It’s been more than a year since I first started discussing the importance of having a website which responds quickly, and many people think that speed has become even more significant in that time. You may be thinking that it’s a usability issue, not something to do with your site’s position in Google, but you’d be mistaken. Google has been penalising slow sites for some time. It’s now important enough that you can get a report on your site’s speed in Google Webmaster Tools, and in Google Analytics if you’ve got the feature turned on.
How does Google measure the response time on your site? You might think it’s done by its little robot crawlers which index your site constantly. Wrong again. It’s actually done through “real world” measurement. You know that Google Toolbar which millions of people have got installed? Every time they visit your pages, the load time is measured, and the results sent back to Google. This means that it’s measuring load time from the real browsers of real users.
There are loads of ways to speed up your site.

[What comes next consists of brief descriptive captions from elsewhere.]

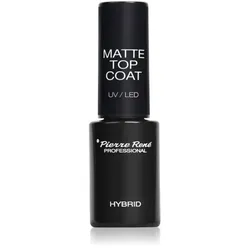 Pierre René Nails Hybrid Gel-Decklack für einen matten Look 6 ml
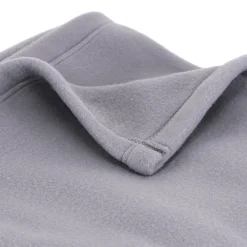 Couverture polaire 240x300 cm 100% Polyester 350g/m2 TEDDY Gris Acier><noscript><img width=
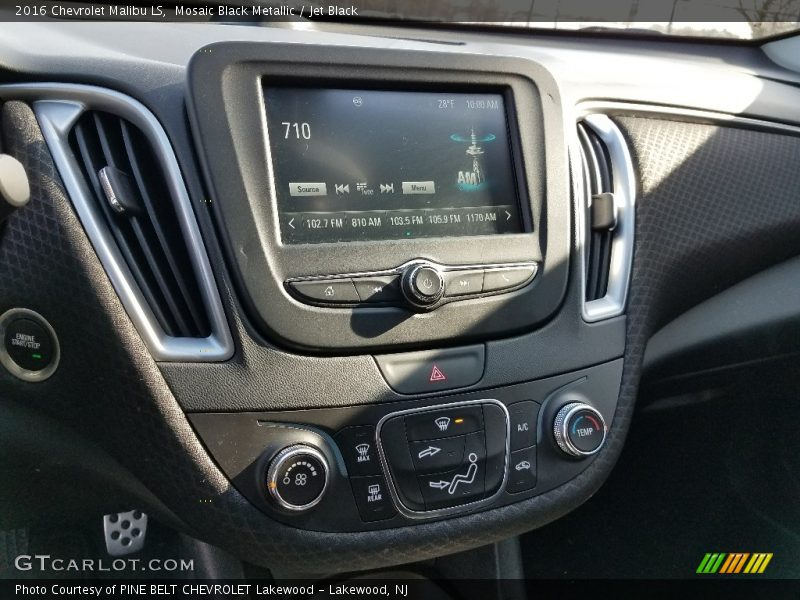 Mosaic Black Metallic / Jet Black 2016 Chevrolet Malibu LS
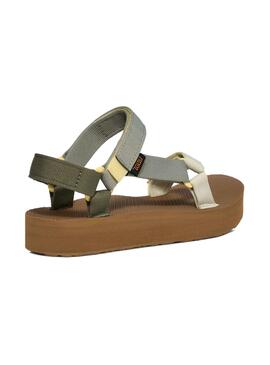 Sandalen Teva Midform Universal in Grün für Damen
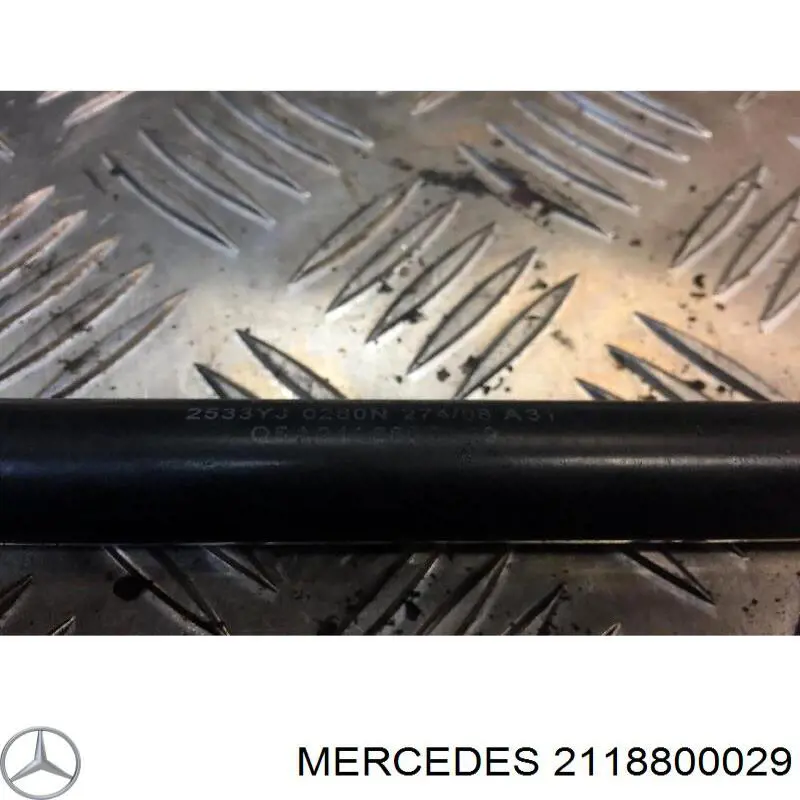 Muelle neumático de capó de motor Mercedes 2118800029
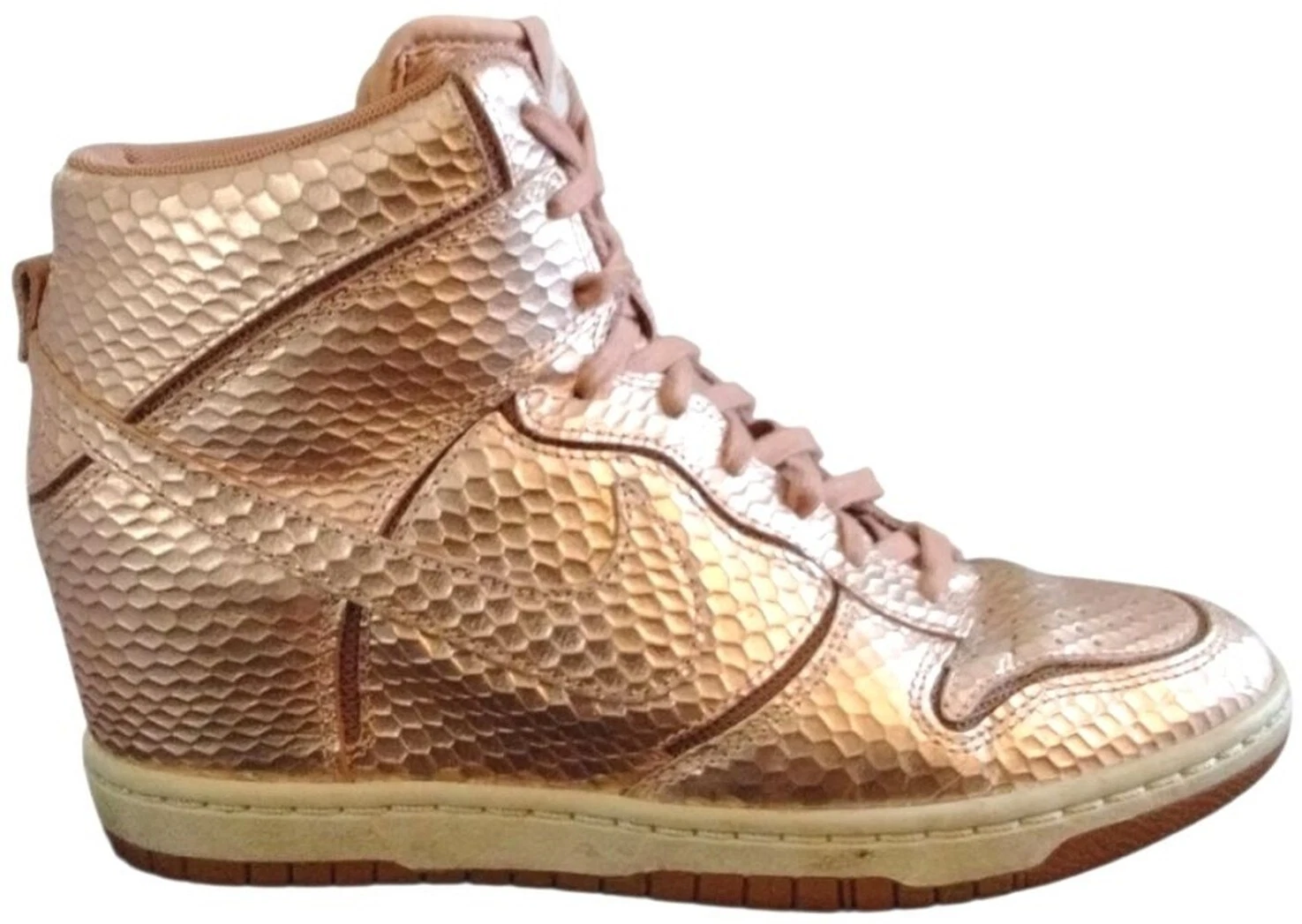 sky2019商品 Nike Dunk Sky Cut Out Premium High Metallic Red Bronze W for sale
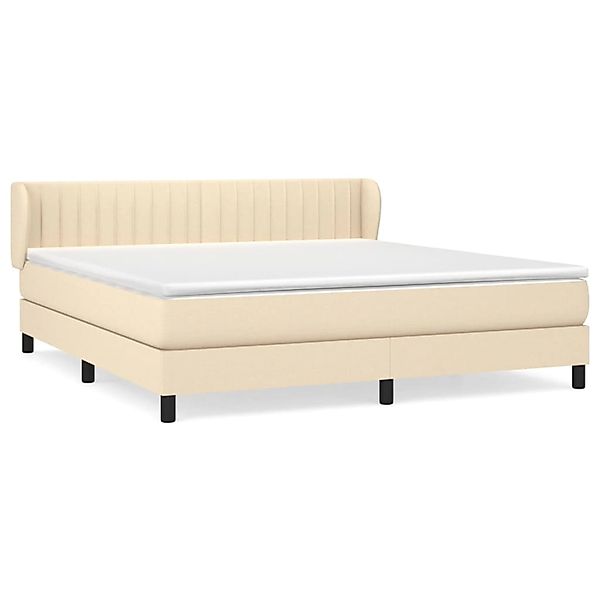 vidaXL Boxspringbett mit Matratze Creme 160x200 cm Stoff1398617 günstig online kaufen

It’s possible that your server itself is poor, although that’s less likely nowadays. Note that the load time measured by Google will not just be the time taken to see all of the visible elements of the page, but also any add-ons you might have running behind the scenes. So it might be time to ask yourself if you really need that counter saying how many people have visited the page, or how many people are apparently on the site at the moment. All externally-served resources are going to slow down your page. Take a look at the source code behind your page. If it goes on for screen after screen, even when the page has only a few words and pictures, then it might be time to get a new, more efficient content management system.
Time used to be the size of our image files were the big culprit, which were easy to fix. These days its the templates and source code and CMS that we don’t really understand. I had my web developer do a speed-up of our site, and I think he even learned a lot.